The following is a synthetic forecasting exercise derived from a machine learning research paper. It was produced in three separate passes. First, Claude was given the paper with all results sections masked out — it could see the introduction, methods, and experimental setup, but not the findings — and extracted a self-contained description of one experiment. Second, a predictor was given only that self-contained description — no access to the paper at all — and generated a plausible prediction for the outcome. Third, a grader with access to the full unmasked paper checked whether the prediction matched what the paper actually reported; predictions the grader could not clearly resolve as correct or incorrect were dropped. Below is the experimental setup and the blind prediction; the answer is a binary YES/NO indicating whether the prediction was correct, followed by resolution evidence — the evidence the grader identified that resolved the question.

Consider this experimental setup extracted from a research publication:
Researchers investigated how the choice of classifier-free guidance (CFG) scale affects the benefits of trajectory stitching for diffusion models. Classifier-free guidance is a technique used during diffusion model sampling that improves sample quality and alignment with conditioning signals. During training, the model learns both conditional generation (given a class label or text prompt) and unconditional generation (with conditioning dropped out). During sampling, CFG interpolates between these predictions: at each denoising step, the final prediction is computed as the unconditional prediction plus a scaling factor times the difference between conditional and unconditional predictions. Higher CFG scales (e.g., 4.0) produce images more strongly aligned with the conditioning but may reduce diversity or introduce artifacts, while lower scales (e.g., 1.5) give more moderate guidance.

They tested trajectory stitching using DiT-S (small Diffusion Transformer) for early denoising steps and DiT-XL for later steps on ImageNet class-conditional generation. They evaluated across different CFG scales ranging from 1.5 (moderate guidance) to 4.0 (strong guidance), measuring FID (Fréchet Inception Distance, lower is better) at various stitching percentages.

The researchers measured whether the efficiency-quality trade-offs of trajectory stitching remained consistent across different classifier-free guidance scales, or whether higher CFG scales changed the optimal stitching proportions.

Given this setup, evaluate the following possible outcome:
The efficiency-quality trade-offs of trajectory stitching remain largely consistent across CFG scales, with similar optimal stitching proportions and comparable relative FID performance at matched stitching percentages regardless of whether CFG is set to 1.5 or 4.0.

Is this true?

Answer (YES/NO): YES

**Task prompt**. How many lines in the data above contain the word "percentages"? Reply with only that figure.

**Result of this exercise**. 2